What might happen next?

Secretaries of state are getting questions — and pressure — from voters, leading some to affirm publicly that they plan to keep Trump's name on the ballot unless a court says otherwise.

In New Hampshire, for example, a group of GOP lawmakers wrote to Secretary of State David Scanlan, also a Republican, countering the 14th Amendment argument and asking him to ensure Trump will be on the ballot.

"Now it is time for the great leaders of the Granite State to ensure that their constituents have access to a free and fair primary election by standing against the misinterpretation and politicization of our Constitution," they wrote in the Sept. 12 letter.
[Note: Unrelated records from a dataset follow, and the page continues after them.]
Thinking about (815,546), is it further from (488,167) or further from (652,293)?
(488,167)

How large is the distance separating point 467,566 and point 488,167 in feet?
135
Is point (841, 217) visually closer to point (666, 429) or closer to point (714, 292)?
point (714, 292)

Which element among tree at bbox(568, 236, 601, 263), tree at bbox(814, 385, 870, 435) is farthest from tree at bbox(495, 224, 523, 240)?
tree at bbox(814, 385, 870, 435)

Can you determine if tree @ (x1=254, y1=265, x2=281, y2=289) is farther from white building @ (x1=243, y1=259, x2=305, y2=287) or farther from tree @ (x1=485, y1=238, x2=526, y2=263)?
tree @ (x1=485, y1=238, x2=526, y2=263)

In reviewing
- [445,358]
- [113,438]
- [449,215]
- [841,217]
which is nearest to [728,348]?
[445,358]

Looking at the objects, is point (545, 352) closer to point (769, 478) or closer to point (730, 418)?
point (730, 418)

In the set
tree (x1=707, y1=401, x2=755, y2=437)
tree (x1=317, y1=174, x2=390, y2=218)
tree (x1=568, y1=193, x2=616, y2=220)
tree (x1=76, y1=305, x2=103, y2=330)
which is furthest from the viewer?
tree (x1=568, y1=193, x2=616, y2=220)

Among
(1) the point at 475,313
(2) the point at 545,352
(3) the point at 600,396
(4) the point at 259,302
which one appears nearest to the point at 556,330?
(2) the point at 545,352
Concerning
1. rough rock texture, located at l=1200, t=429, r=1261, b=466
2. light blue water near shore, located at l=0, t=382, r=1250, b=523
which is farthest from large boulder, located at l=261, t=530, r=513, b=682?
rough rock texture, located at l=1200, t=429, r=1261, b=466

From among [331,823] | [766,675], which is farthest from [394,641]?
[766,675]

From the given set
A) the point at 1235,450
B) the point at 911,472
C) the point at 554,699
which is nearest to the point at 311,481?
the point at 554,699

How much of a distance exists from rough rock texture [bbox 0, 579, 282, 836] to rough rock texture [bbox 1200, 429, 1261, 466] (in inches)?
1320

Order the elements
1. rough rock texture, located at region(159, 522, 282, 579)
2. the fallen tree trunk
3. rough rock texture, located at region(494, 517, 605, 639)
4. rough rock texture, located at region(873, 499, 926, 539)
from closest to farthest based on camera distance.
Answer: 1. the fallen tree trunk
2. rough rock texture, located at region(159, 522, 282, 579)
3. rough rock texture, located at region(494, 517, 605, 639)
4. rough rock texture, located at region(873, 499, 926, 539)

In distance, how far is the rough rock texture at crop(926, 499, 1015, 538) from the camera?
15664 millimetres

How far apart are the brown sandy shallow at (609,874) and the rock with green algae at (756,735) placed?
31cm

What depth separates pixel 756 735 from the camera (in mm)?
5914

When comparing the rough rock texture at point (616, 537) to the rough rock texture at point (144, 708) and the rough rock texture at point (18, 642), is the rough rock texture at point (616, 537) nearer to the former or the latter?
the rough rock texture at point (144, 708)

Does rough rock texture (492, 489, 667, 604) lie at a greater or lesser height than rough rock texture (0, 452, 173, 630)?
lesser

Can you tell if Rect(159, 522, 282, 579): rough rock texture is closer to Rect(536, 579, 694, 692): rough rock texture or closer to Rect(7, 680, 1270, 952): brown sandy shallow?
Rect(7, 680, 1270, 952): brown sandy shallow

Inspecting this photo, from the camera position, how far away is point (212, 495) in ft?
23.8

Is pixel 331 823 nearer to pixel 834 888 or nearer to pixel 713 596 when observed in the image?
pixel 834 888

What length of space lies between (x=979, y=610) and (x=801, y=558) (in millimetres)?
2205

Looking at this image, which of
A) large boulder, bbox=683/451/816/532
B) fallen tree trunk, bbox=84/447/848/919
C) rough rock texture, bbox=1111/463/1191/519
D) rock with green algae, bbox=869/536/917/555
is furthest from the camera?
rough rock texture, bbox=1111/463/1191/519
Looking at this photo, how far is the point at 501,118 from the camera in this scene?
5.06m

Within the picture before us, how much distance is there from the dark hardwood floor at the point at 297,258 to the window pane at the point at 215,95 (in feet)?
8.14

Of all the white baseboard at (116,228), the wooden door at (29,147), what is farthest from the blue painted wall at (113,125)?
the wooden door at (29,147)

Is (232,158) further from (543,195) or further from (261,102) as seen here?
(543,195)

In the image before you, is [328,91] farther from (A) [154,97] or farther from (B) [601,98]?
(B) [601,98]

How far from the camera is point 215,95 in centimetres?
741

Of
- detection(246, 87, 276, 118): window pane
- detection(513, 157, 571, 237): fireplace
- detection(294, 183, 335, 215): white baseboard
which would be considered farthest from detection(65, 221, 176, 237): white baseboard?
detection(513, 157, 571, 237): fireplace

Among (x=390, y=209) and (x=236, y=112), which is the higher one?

The following day, Scanlan — whose state is just months away from its traditional early presidential primary — held a press conference to dismiss claims that he has the power to take Trump's name off the ballot. Doing so on a state-by-state basis would bring "chaos, confusion, anger and frustration," he said, adding that the proper venue to decide that question is the U.S. Supreme Court.

Gardner, like many, expects the issue to be resolved in court.

He says the "procedurally more solid way" to get it there would be for an election administrator to say Trump is disqualified, which would likely spark an immediate lawsuit — either from Trump, his campaign or his supporters in that particular state.

And he says it's hard to predict how the Supreme Court might rule, even with its conservative supermajority.

There is precedent for it acting quickly in an election dispute, as it did during Bush v. Gore in 2000 — but its reputation took a hit after it was perceived as meddling in the outcome. And, he adds, it could decline to intervene at all, as it did in several cases related to election procedures ahead of 2020.